▸ EXCERPT TO READ
<<<<

Studio album by Gwyneth Herbert
- Released: 1 July 2008
- Genre: Jazz; Singer-songwriter
- Length: 39:51
- Label: Real World Records/Bowers and Wilkins

Gwyneth Herbert chronology
| Between Me and the Wardrobe (2006) | Ten Lives (2008) | All the Ghosts (2009) |

= Ten Lives =

Ten Lives, the fourth album by British singer-songwriter and jazz musician Gwyneth Herbert, was released on 18 July 2008.

==History==
In early 2008, Herbert was commissioned by a collaborative project between Peter Gabriel and Bowers & Wilkins to record an acoustic album at Gabriel's Real World Studios. The result of these sessions – Ten Lives – was released as a digital download in July 2008, available only from the Bowers & Wilkins website as part of their Music Club. The music was later made available for downloading from other music websites.

Remixed versions of these songs, all written by Herbert, formed the basis of her 2009 album All the Ghosts.

>>>>

▸ REQUIRED TASKS
A: According to the Ten Lives page, remixed versions of the album's songs formed the basis of which later album by Herbert?
B: Write out the passage of the Ten Lives page from "Ten Lives, the" up to and including "All the Ghosts.".
Answer from the Ten Lives page alone.

▸ DATA SUPPLIED
<<<<

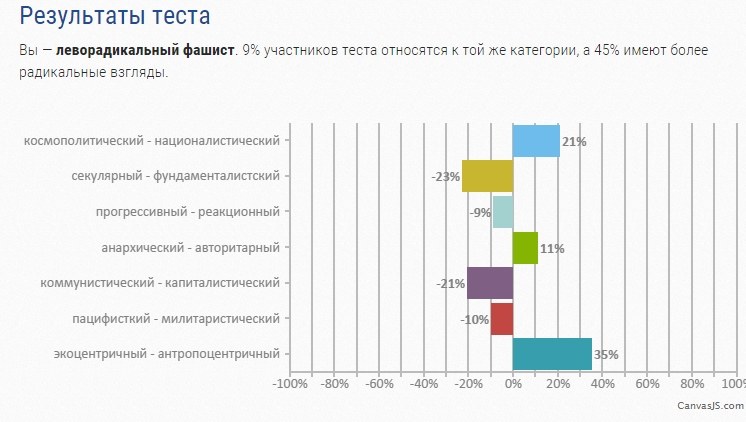 Результаты теста

Вы — **леворадикальный фашист**. 9% участников теста относятся к той же категории, а 45% имеют более радикальные взгляды.

космополитический - националистический 21%
секулярный - фундаменталистский -23%
прогрессивный - реакционный -9%
анархический - авторитарный 11%
коммунистический - капиталистический -21%
пацифисткий - милитаристический -10%
экоцентричный - антропоцентричный 35%

-100% -80% -60% -40% -20% 0% 20% 40% 60% 80% 100%

CanvasJS.com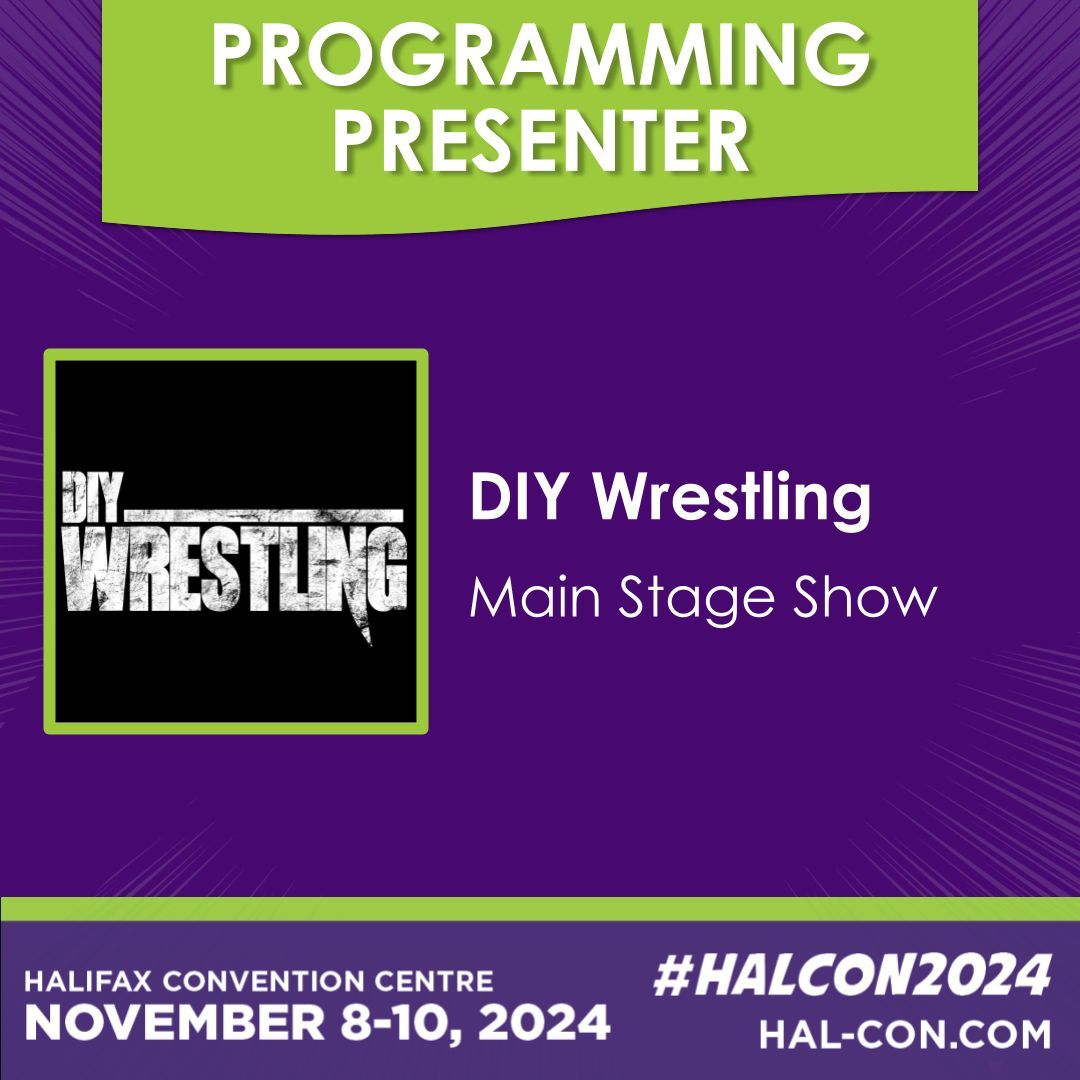 PROGRAMMING PRESENTER

DIY WRESTLING

DIY Wrestling

Main Stage Show

HALIFAX CONVENTION CENTRE
NOVEMBER 8-10, 2024

#HALCON2024
HAL-CON.COM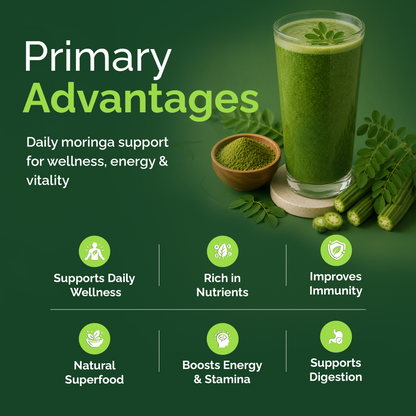 Primary Advantages

Daily moringa support for wellness, energy & vitality

Supports Daily Wellness

Rich in Nutrients

Improves Immunity

Natural Superfood

Boosts Energy & Stamina

Supports Digestion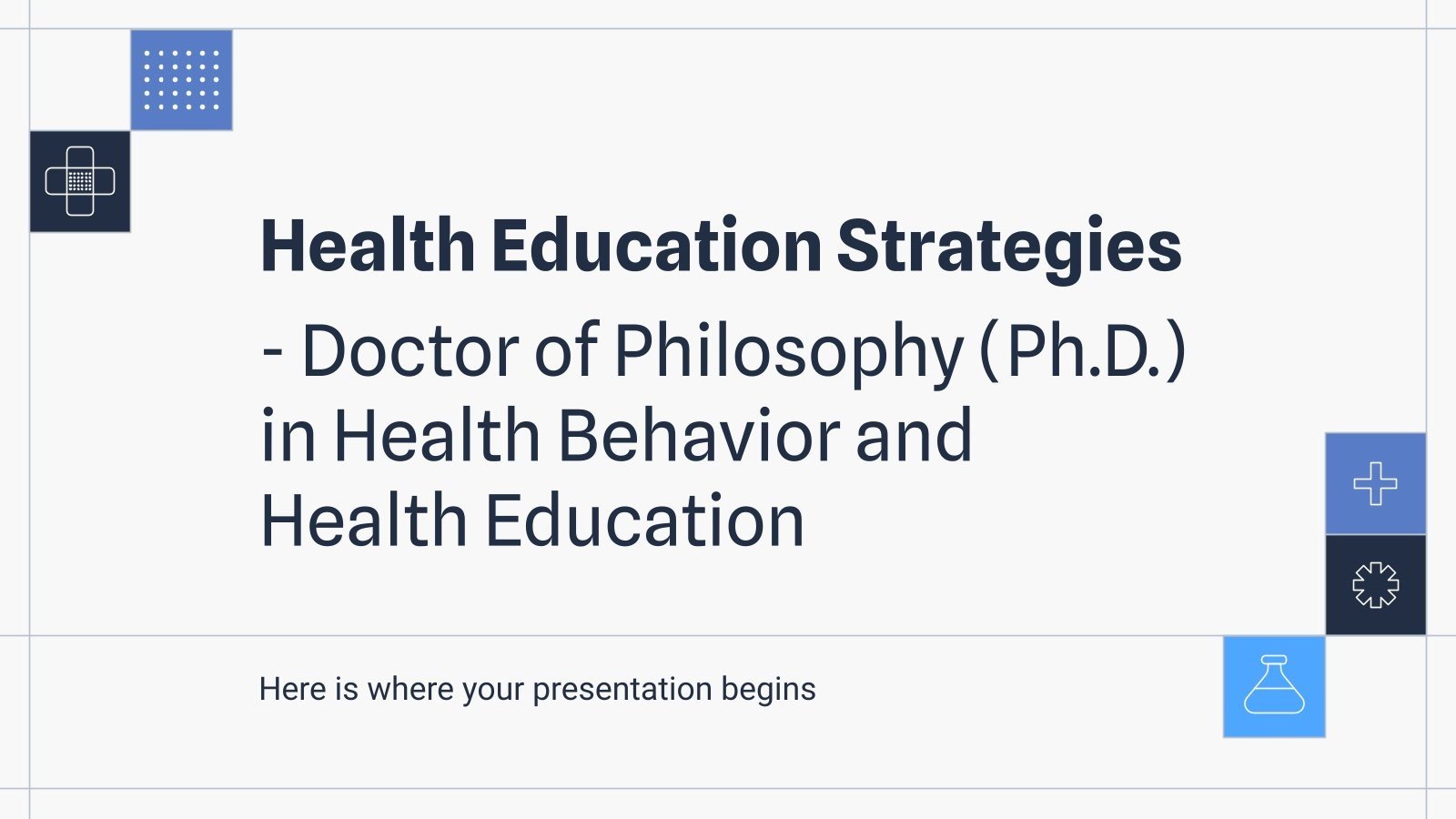 Health Education Strategies

- Doctor of Philosophy (Ph.D.) in Health Behavior and Health Education

Here is where your presentation begins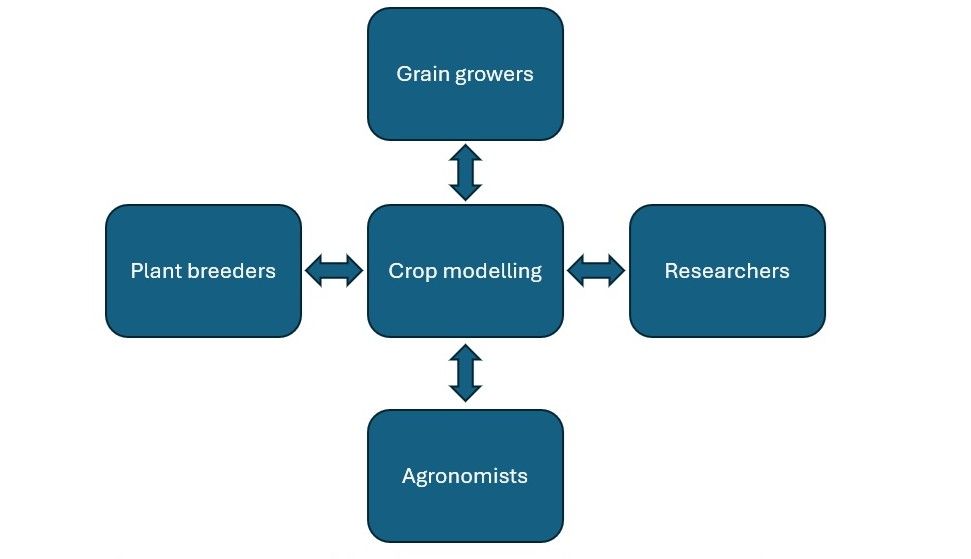 Grain growers

Plant breeders

Crop modelling

Researchers

Agronomists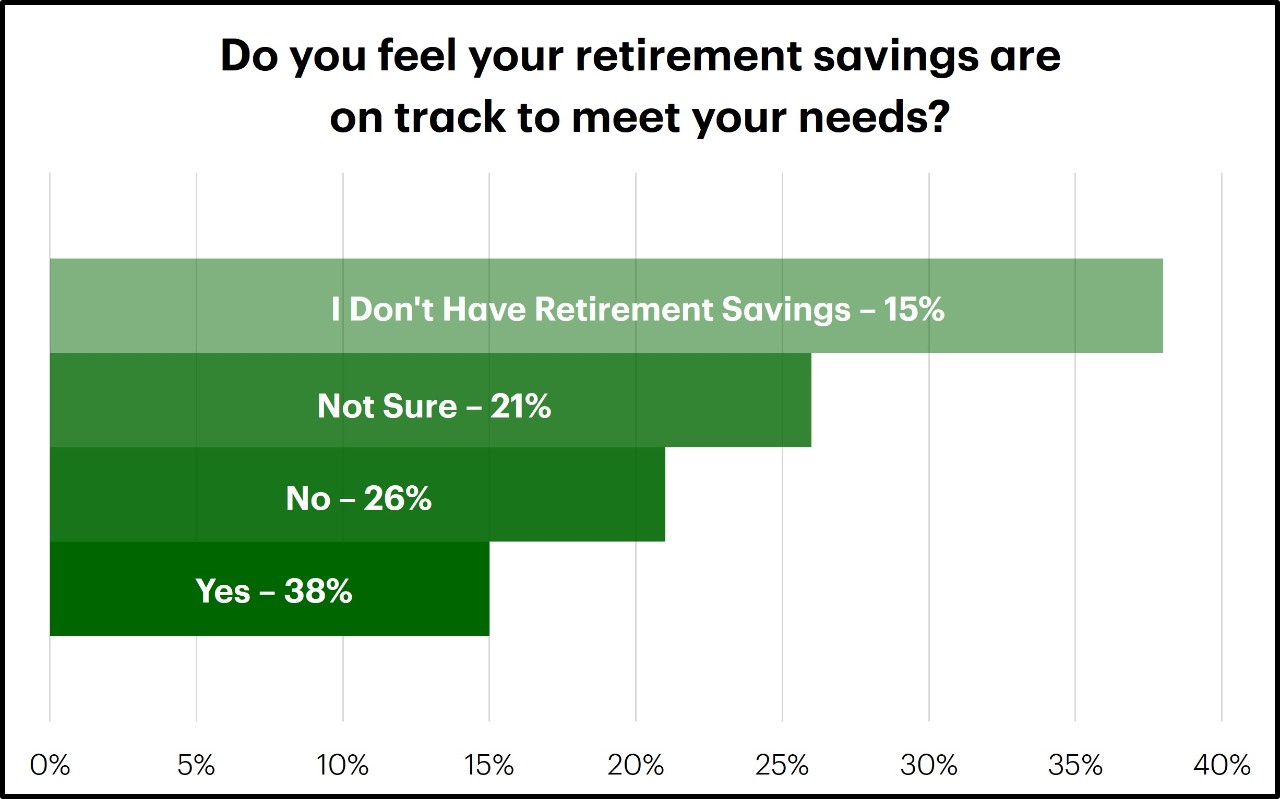 Do you feel your retirement savings are on track to meet your needs?

I Don't Have Retirement Savings – 15%

Not Sure – 21%

No – 26%

Yes – 38%

0%
5%
10%
15%
20%
25%
30%
35%
40%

>>>>

▸ TASK-BY-TASK SOLUTIONS
A: All the Ghosts, her 2009 album.

B:
Ten Lives, the fourth album by British singer-songwriter and jazz musician Gwyneth Herbert, was released on 18 July 2008.

==History==
In early 2008, Herbert was commissioned by a collaborative project between Peter Gabriel and Bowers & Wilkins to record an acoustic album at Gabriel's Real World Studios. The result of these sessions – Ten Lives – was released as a digital download in July 2008, available only from the Bowers & Wilkins website as part of their Music Club. The music was later made available for downloading from other music websites.

Remixed versions of these songs, all written by Herbert, formed the basis of her 2009 album All the Ghosts.